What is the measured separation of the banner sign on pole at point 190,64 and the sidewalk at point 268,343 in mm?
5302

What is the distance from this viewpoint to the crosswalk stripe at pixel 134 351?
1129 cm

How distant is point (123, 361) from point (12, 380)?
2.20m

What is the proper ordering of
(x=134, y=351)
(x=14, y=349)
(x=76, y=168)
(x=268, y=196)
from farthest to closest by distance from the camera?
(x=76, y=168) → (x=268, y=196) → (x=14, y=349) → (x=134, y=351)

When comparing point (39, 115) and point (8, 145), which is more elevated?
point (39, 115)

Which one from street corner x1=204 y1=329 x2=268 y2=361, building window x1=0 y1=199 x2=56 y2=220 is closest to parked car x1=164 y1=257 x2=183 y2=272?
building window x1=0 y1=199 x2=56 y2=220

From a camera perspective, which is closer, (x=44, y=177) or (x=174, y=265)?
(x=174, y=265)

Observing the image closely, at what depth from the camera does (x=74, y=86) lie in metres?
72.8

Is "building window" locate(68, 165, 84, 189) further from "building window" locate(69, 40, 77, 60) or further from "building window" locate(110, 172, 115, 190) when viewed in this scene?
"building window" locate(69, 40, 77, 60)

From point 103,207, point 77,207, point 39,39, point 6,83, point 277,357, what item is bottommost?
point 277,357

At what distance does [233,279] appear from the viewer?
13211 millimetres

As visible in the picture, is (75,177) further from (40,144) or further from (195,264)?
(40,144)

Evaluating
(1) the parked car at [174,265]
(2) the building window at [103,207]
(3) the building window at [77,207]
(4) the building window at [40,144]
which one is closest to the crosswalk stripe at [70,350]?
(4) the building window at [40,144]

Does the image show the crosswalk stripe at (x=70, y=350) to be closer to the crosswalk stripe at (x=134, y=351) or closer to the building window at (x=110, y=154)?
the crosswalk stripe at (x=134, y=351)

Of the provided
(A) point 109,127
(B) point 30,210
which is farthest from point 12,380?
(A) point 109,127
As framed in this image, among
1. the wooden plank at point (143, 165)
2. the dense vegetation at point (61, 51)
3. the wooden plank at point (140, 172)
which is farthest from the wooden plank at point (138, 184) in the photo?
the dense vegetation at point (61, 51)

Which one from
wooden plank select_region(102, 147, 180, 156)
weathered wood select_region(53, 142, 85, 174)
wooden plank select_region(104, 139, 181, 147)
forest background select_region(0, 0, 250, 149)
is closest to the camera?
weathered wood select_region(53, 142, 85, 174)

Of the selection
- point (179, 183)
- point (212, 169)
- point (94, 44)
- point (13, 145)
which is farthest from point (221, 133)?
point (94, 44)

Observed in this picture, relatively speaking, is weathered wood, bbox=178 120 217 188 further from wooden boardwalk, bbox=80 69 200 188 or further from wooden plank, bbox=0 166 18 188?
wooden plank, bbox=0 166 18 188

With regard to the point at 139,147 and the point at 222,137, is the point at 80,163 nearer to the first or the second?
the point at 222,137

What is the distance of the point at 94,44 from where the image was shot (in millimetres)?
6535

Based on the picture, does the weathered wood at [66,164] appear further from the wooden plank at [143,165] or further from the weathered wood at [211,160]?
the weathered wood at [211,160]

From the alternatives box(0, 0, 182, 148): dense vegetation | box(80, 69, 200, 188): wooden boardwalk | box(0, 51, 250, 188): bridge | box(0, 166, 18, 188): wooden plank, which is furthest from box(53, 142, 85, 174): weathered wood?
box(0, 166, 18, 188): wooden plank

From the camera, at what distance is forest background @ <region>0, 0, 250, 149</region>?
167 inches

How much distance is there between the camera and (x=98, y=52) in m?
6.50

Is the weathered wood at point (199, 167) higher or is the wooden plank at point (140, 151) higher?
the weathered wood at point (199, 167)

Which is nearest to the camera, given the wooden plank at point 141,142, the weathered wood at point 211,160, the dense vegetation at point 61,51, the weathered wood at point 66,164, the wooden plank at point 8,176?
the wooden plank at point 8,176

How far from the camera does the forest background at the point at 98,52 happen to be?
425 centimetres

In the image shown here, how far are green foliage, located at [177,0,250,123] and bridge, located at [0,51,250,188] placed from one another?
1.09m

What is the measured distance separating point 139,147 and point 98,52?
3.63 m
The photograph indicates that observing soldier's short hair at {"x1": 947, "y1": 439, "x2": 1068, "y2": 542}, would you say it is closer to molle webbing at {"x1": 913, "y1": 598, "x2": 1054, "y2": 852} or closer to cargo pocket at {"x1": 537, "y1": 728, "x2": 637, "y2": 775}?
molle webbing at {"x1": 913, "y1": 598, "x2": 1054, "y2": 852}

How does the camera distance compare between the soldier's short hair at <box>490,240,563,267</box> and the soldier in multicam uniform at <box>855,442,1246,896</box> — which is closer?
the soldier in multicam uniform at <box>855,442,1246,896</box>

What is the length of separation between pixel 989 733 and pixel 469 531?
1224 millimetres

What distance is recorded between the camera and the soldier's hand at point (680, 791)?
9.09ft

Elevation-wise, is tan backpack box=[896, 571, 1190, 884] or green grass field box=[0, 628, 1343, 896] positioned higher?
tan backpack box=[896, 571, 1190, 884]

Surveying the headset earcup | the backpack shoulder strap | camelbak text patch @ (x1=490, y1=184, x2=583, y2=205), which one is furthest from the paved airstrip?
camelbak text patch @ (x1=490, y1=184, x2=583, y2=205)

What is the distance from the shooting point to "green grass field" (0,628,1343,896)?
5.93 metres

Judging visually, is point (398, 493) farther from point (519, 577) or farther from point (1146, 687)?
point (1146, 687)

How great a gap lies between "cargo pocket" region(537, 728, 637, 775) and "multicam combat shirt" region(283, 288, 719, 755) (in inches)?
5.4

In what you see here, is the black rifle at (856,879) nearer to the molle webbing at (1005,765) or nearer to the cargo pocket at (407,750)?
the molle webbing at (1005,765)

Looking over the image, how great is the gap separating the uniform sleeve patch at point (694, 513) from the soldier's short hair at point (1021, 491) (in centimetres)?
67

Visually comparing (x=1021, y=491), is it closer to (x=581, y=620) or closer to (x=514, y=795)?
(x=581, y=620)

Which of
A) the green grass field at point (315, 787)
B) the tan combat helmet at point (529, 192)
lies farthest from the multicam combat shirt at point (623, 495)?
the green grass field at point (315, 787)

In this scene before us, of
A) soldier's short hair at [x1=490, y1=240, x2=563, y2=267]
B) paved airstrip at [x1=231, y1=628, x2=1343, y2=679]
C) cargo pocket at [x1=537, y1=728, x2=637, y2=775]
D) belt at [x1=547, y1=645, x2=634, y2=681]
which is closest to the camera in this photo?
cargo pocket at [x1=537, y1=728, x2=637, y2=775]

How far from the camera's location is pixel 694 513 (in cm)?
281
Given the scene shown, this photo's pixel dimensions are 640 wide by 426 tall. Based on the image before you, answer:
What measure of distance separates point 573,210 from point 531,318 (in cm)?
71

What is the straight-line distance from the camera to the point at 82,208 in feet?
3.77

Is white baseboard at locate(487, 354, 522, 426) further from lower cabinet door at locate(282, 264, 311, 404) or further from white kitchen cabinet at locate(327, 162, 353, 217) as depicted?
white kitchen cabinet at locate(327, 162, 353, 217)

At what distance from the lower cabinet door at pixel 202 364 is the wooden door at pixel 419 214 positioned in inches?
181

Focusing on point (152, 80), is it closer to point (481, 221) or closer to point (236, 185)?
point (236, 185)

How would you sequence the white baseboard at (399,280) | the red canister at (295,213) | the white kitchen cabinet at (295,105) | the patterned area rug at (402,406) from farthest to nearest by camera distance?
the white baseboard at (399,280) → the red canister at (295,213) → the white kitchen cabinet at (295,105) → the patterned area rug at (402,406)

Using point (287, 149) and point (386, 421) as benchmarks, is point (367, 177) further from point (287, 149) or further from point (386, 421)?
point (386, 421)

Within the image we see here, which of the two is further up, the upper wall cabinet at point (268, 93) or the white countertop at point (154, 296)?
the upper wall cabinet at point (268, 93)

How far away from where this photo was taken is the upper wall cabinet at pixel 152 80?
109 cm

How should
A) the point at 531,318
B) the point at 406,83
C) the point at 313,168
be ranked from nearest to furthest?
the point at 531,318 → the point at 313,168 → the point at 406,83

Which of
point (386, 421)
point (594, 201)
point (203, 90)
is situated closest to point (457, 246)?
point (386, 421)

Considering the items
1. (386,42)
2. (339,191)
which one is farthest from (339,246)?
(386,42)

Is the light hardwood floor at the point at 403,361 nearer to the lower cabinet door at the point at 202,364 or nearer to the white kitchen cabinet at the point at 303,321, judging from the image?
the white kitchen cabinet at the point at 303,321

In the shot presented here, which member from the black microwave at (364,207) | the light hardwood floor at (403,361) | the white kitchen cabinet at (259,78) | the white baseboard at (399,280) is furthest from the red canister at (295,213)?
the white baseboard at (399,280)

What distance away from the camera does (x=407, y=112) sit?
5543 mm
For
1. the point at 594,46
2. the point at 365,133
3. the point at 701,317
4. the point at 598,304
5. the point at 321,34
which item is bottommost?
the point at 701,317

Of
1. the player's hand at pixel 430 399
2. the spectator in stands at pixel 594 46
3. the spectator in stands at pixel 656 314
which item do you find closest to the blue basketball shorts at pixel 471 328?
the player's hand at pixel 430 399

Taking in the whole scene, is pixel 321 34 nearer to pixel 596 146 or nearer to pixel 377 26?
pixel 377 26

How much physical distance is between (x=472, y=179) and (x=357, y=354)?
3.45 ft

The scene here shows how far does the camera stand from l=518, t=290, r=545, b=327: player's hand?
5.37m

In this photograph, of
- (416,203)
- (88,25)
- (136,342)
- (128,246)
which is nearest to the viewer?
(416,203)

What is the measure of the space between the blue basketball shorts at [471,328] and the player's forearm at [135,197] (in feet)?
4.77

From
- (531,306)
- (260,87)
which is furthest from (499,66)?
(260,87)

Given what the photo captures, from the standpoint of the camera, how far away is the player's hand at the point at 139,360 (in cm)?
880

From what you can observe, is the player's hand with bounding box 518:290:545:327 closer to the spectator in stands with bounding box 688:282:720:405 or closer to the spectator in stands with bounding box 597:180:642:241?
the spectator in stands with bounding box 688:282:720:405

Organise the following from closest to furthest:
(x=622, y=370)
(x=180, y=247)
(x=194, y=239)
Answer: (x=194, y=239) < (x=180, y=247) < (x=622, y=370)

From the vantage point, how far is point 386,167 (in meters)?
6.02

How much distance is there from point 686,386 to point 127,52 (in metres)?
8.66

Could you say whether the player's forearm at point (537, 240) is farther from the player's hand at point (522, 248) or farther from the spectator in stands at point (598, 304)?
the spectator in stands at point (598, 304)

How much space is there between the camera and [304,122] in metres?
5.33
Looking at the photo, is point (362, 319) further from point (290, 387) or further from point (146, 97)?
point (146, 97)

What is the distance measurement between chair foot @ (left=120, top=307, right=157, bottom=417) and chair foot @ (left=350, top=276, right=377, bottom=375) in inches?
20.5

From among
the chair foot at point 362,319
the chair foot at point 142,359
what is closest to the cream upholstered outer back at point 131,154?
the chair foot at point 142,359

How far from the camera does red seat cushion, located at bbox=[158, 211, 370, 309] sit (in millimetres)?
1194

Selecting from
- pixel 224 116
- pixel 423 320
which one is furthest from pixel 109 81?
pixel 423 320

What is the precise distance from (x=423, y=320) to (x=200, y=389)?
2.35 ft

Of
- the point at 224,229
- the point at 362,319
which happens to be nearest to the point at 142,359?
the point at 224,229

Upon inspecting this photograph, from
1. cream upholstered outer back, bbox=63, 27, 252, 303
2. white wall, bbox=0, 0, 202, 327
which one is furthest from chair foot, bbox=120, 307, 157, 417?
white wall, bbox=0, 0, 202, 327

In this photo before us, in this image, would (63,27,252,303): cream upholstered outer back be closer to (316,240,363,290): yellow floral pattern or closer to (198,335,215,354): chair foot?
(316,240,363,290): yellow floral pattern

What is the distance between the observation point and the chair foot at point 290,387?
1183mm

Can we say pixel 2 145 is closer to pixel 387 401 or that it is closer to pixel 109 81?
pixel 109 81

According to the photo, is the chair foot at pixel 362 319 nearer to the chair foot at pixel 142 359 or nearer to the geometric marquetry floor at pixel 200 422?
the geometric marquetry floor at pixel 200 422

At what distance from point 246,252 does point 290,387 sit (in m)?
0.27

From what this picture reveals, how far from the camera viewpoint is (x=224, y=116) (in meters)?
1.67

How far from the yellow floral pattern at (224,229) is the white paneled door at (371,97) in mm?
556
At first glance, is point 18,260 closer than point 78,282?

» **EXERCISE GOAL**:
Copy the rows word for word, from the line that contains "What is the precise" through the last line of the rows.

» **ANSWER BELOW**:
What is the precise distance from (x=423, y=320) to (x=200, y=389)?
2.35 ft

Of
- the point at 224,229
- the point at 362,319
which happens to be nearest to the point at 142,359?
the point at 224,229

Upon inspecting this photograph, from
1. cream upholstered outer back, bbox=63, 27, 252, 303
2. white wall, bbox=0, 0, 202, 327
which one is furthest from chair foot, bbox=120, 307, 157, 417?
white wall, bbox=0, 0, 202, 327

In this photo before us, in this image, would (63,27,252,303): cream upholstered outer back be closer to (316,240,363,290): yellow floral pattern or closer to (198,335,215,354): chair foot?
(316,240,363,290): yellow floral pattern

What is the distance between the observation point and the chair foot at point 290,387?
1183mm

Can we say pixel 2 145 is closer to pixel 387 401 or that it is closer to pixel 109 81?
pixel 109 81

According to the photo, is the chair foot at pixel 362 319 nearer to the chair foot at pixel 142 359 or nearer to the geometric marquetry floor at pixel 200 422?
the geometric marquetry floor at pixel 200 422

At what distance from point 246,252 does point 290,387 sit (in m)?
0.27

From what this picture reveals, how far from the camera viewpoint is (x=224, y=116) (in meters)?
1.67

How far from the yellow floral pattern at (224,229) is the white paneled door at (371,97) in mm?
556
At first glance, is point 18,260 closer than point 78,282?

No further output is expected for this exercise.